Julia Phillips | |
---|---|
Born |
Julia Miller April 7, 1944 New York City, New York, U.S. |
Died | January 1, 2002 West Hollywood, California, U.S. |
(aged 57)
Occupation | Film producer, author |
Spouse(s) | Michael Phillips (1966–74) |
Children | Kate Phillips-Wiczyk |
Parent(s) | Tanya and Adolph Miller |
Julia Phillips (April 7, 1944 – January 1, 2002) was an American film producer and author. She co-produced with her husband, Michael (and others), three prominent films of the 1970s — The Sting, Taxi Driver, and Close Encounters of the Third Kind — and was the first female producer to win an Academy Award for Best Picture, for The Sting.
In 1991, Phillips published an infamous tell-all memoir of her years as a Hollywood producer, entitled You'll Never Eat Lunch in This Town Again, which became a bestseller.
Born Julia Miller to a Jewish family in New York City, the daughter of Tanya and Adolph Miller. Her father was a chemical engineer who worked on the atomic bomb project; her mother was a writer who became addicted to prescription drugs. She grew up in Brooklyn, Great Neck, New York, and Milwaukee. In 1965, she received a bachelor's degree in political science from Mount Holyoke College and in 1966, she married Michael Phillips. After school, she worked as book section editor at the Ladies' Home Journal and then as a story editor for Paramount Pictures. In 1971, after her husband had an unsuccessful career as a stockbroker, the couple moved to California where her husband wanted to get into film production. His first production was the 1973 film Steelyard Blues with Jane Fonda and Donald Sutherland.

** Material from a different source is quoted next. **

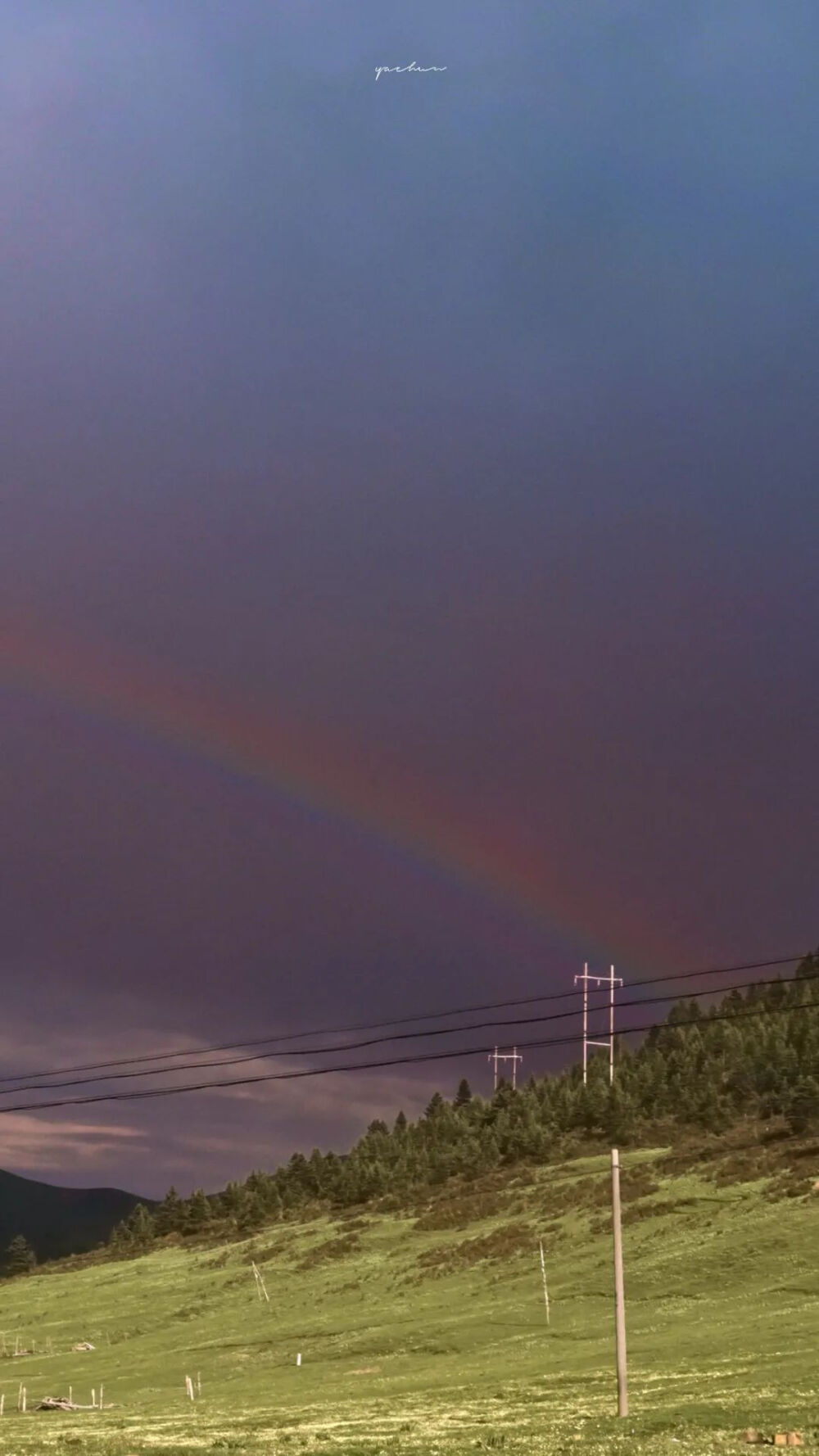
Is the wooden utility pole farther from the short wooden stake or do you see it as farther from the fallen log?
the short wooden stake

In 1972, Phillips along with her husband, Michael Phillips, and producer Tony Bill purchased the rights to the screenplay, The Sting for $5,000 in total. In 1973, The Sting won the Academy Award for Best Picture and made Phillips the first woman to win an Oscar as a producer (an award shared by Tony Bill and Phillips' then-husband Michael Phillips). In 1977, Taxi Driver, produced by the Phillipses, was nominated for Best Picture. Her third major film, Close Encounters of the Third Kind, was produced with Michael Phillips and associate producer/production manager Clark Paylow. One of the film's stars, François Truffaut, publicly criticized Phillips as incompetent, a charge she rejected, writing that she had essentially nursed Truffaut through his self-created nightmare of implied hearing loss, sickness and chaos during the production. Phillips was also a notorious drug user (cocaine especially), which she herself chronicled in detail in her memoirs. The side-effects of cocaine addiction caused her to be fired from Close Encounters of the Third Kind during post-production. Periods of drug abuse, gratuitous spending, and damaging boyfriends took their toll over the next several years before the publication of her first memoir.